Apache Zeppelin Error When Importing Pandas


I'm facing a strange error when importing the Pandas library into my Zeppelin notebook. Here is the basic code that I have as part of my cell:

%python

import pandas as pd

df = pd.read_csv (r'target/youtube_videos.csv')
print (df)

I get the following Error:

Fail to execute line 3: import pandas as pd
Traceback (most recent call last):
  File "/tmp/1636039066525-0/zeppelin_python.py", line 153, in <module>
    exec(code, _zcUserQueryNameSpace)
  File "<stdin>", line 3, in <module>
ModuleNotFoundError: No module named 'pandas'

I tried to see what my Python path looks like and here it is:

%sh
python --version
python3-config --configdir

This gives me the following:

Python 3.7.0b3
/usr/lib/python3.8/config-3.8-x86_64-linux-gnu

I'm using Zeppelin 0.10.0.

EDIT:

I tried the following:

joesan@joesan-InfinityBook-S-14-v5:~/Projects/Private/ml-projects/ml-data-preparation-sandbox$ zstart
Please specify HADOOP_CONF_DIR if USE_HADOOP is true
Zeppelin start                                             [  OK  ]
joesan@joesan-InfinityBook-S-14-v5:~/Projects/Private/ml-projects/ml-data-preparation-sandbox$ python
Python 3.7.0b3 (default, Mar 30 2018, 04:35:22) 
[GCC 7.3.0] on linux
Type "help", "copyright", "credits" or "license" for more information.
>>> import pandas as pd
Traceback (most recent call last):
  File "<stdin>", line 1, in <module>
ModuleNotFoundError: No module named 'pandas'
>>> 

Pandas seems to be already installed:

joesan@joesan-InfinityBook-S-14-v5:~/Projects/Private/ml-projects/ml-data-preparation-sandbox$ pip3 install pandas
Defaulting to user installation because normal site-packages is not writeable
Requirement already satisfied: pandas in /usr/local/lib/python3.8/dist-packages (1.3.4)
Requirement already satisfied: python-dateutil>=2.7.3 in /usr/lib/python3/dist-packages (from pandas) (2.7.3)
Requirement already satisfied: numpy>=1.17.3 in /usr/lib/python3/dist-packages (from pandas) (1.17.4)
Requirement already satisfied: pytz>=2017.3 in /usr/lib/python3/dist-packages (from pandas) (2019.3)
WARNING: You are using pip version 21.2.4; however, version 21.3.1 is available.
You should consider upgrading via the '/usr/bin/python3 -m pip install --upgrade pip' command.
joesan@joesan-InfinityBook-S-14-v5:~/Projects/Private/ml-projects/ml-data-preparation-sandbox$ 

I have even set the python interpreter in Zeppelin as below:

enter image description here


Solution

  • Looks like Python interpreter used by Zeppelin doesn't configured properly.
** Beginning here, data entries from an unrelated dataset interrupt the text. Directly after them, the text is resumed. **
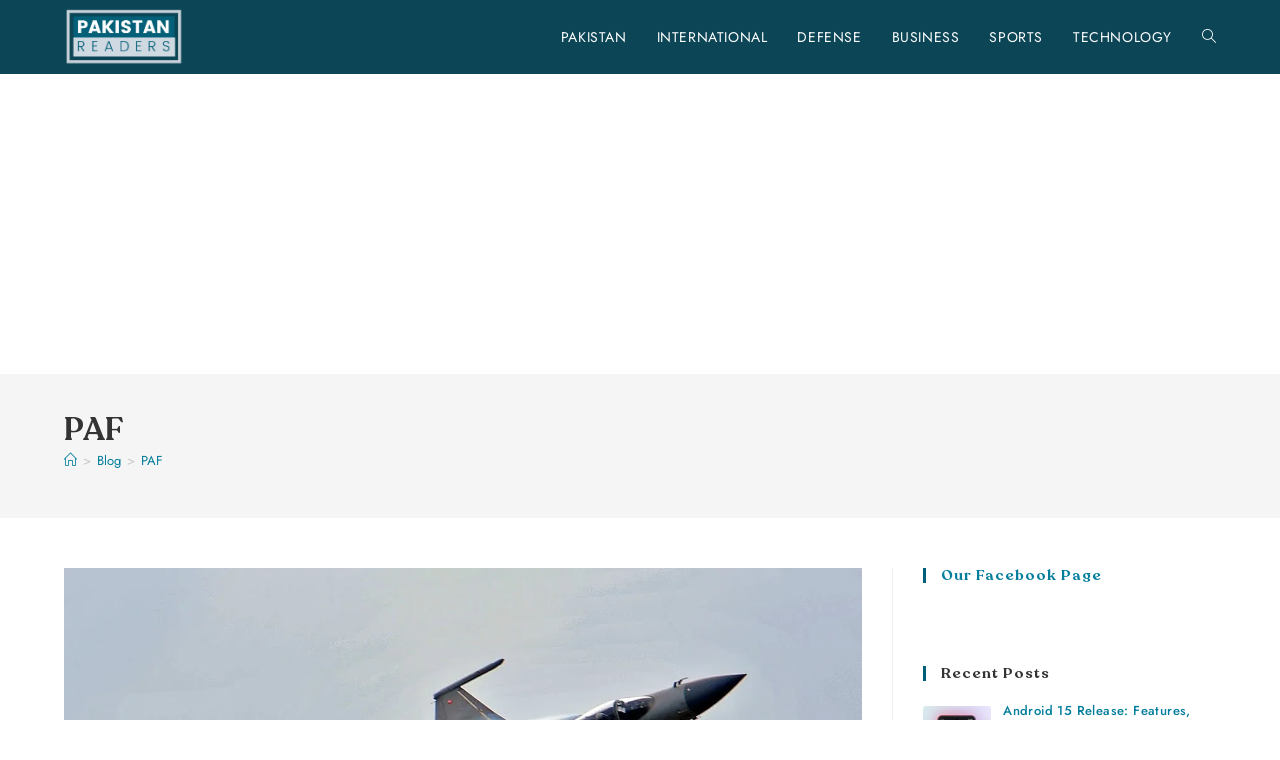

--- FILE ---
content_type: text/html; charset=utf-8
request_url: https://www.google.com/recaptcha/api2/aframe
body_size: 265
content:
<!DOCTYPE HTML><html><head><meta http-equiv="content-type" content="text/html; charset=UTF-8"></head><body><script nonce="oy6bb1h7rBeioSB0jzXy-Q">/** Anti-fraud and anti-abuse applications only. See google.com/recaptcha */ try{var clients={'sodar':'https://pagead2.googlesyndication.com/pagead/sodar?'};window.addEventListener("message",function(a){try{if(a.source===window.parent){var b=JSON.parse(a.data);var c=clients[b['id']];if(c){var d=document.createElement('img');d.src=c+b['params']+'&rc='+(localStorage.getItem("rc::a")?sessionStorage.getItem("rc::b"):"");window.document.body.appendChild(d);sessionStorage.setItem("rc::e",parseInt(sessionStorage.getItem("rc::e")||0)+1);localStorage.setItem("rc::h",'1768785795467');}}}catch(b){}});window.parent.postMessage("_grecaptcha_ready", "*");}catch(b){}</script></body></html>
You may have several different Pythons installed and You think about one but Zeppelin uses other. You have to check parameter zeppelin.python. Then is needed to check if in this Python pandas library is installed (I think no).

    This parameter specifies "Path of the already installed Python binary. If python is not in your $PATH you can set the absolute directory (example : /usr/bin/python)"

    By default, Zeppelin will use Python defined in zeppelin.python property to run Python process. The interpreter can use all modules already installed (with pip, easy_install...)

    Than need to install pandas for interpreter used by Zeppelin.

    Or specify in this parameter path to Python interpreter where pandas is already installed.